- WHAT YOU WILL DO:
A. In the article on early Chassidic mysticism, why did meat in Koretz become so expensive? Answer in one to three sentences.
B. In the article on early Chassidic mysticism, what are all the things the early Chassidic courts are often presented as inspiring centres of?
C. Carry the article on early Chassidic mysticism forward from its final sentence.

- PASSAGE FOR REVIEW:
Content starts
Sunday 27 August 2023

443) Mystical approaches of the early Chassidic movement


1772 was a year in which many bans against the Chassidim were issued. This one is from the Vilna Gaon in Vilna. Our article deals with the 1772 Brody bans.


The early Chassidic courts are often presented as inspiring centres of fellowship, prayer, dancing and learning. This article – based extensively on the research by Dr. Mor Altshuler[1] – explores some of the more ‘cosmic’ elements and inner mystical dynamics of the Chassidic court of R. Yechiel Michal, the Magid of Zlotchov (1726-1786), a major early leader of the movement [see previous post]. 

Meat prices in Koretz

The first recorded incident relating to the Magid of Zlotchov and his students concerns the slaughterhouse in the Ukrainian town of Koretz. R. Moshe Shapira, the son of the R. Pinchas of Koretz, was in charge of implementing a levy or tariff on local butchers and kosher meat. As a result of these taxes, the price of meat in Koretz became exorbitant and unaffordable. 

The Magid of Zlotchov and his students were the first to speak out against the injustice of this price hike. The protest against the meat price soon turned into a public debacle, pitting R. Pinchas of Koretz and his son R. Moshe Shapira, against the Magid of Zlotchov and his followers. This is an early example of inter-Chassidic conflict. 

Within a short time, however, they were not just arguing about meat but about whose prayers were the most effective. R. Pinchas of Koretz boldly claimed: 

“[T] the world says that the Magid [of Zlotchov] lifted up prayer, but I have lifted up prayer” (In Schatz-Uffenheimer 1993:230). 

A later version records the controversy over the efficacy of their prayers as follows: 

“The grudge that he [R. Michal of Zlotchov] holds against me [R. Pinchas of Koretz] because he doesn't see my prayers in Heaven is a baseless grudge, for not only does he not see my prayers, even the angels don't see them, for I have blazed myself a trail straight to the Holy One…” (Pinchas of Koretz, Imrei Pinchas haShalem, Bnei Brak 1988:2).
Content ends
- RAW DATA:
Content starts
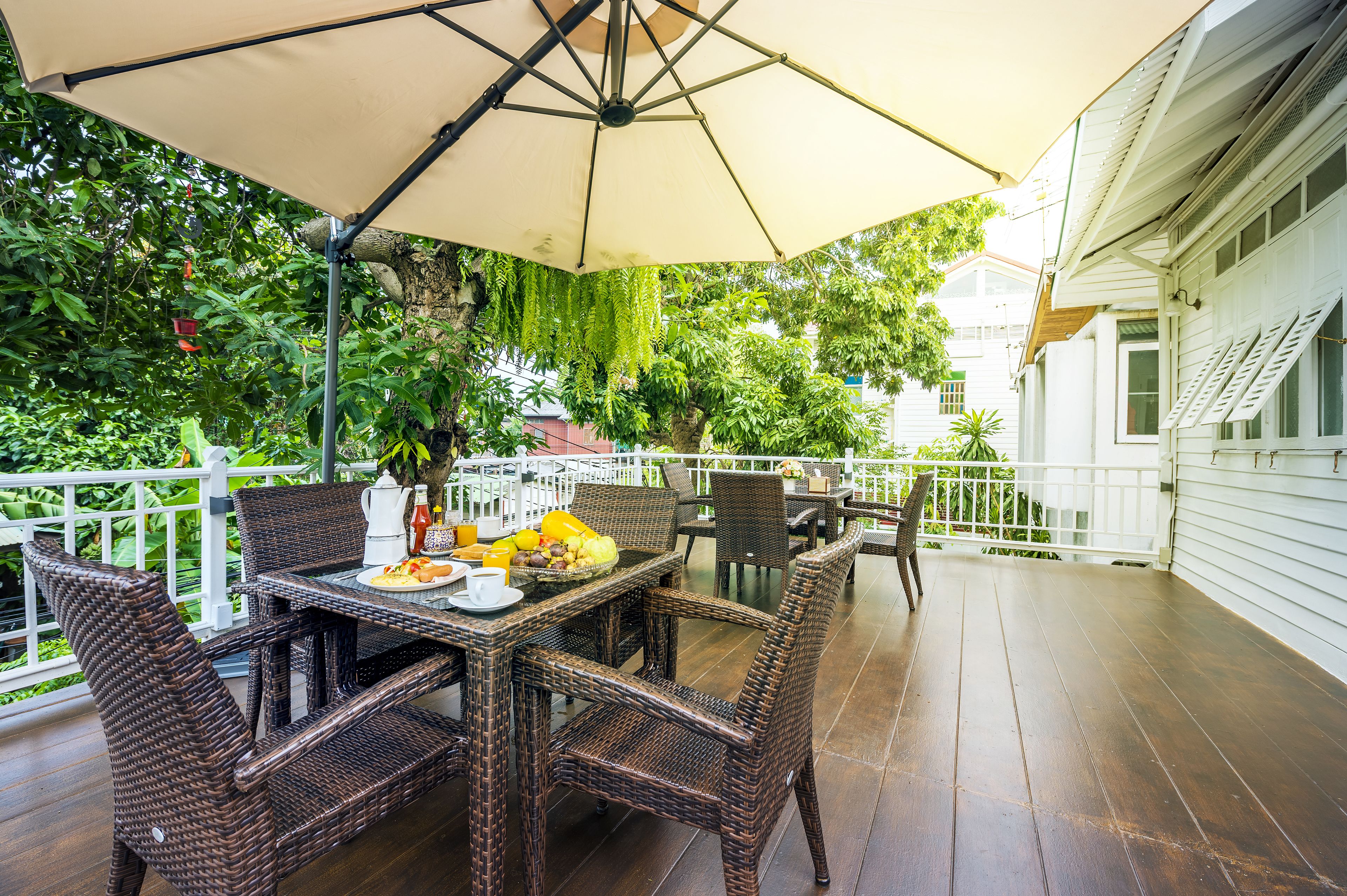 An outdoor patio with wicker furniture, a table set with plates, cups, and a fruit bowl.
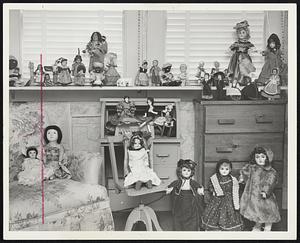 Dolls in All sizes, shapes and costumes reside at the Thomas home.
Content ends
- ANSWERS PER TASK:
A. Meat in Koretz became exorbitant and unaffordable because of taxes. R. Moshe Shapira, the son of R. Pinchas of Koretz, was in charge of implementing a levy or tariff on local butchers and kosher meat.

B. Fellowship, prayer, dancing, and learning.

C.
The conflict over meat and prayers turned so bitter that R. Pinchas of Koretz and his son R. Moshe Shapira were driven out of Koretz and had to settle in Ostrog. 

Another version of the events, this time by R. David of Markov a great opponent of Chassidism, and author of the anti-Chassidic work Shever Poshim describes how he is concerned about the sudden rise of the Chassidc movement. He is alarmed that there are: 

“thousands and tens of thousands of the…[Chassidic] sect. One of the heads [of the sect] was called Mikcal of Zlotchov," who desecrated the Sabbath, "and the Rabbi of the above-mentioned town [i.e., R. Pinchas of Koretz] excommunicated him . . . Yet the Rabbi [of the town, instead,] was forced to flee because these ruthless informants joined forces with the above-mentioned wicked Hasidim, and the Rabbi almost forfeited his life, as he was a hair's-breadth away from death” (In Wilensky 1970, 2:176).[2] 

The term “sect” was often used a that time in reference to the nascent Chassidic movement as an allusion to the “sect of Shabbatai Tzvi,” the seventeenth-century false messiah who had thrown the Jewish world into turmoil (Altshuler 2004:160).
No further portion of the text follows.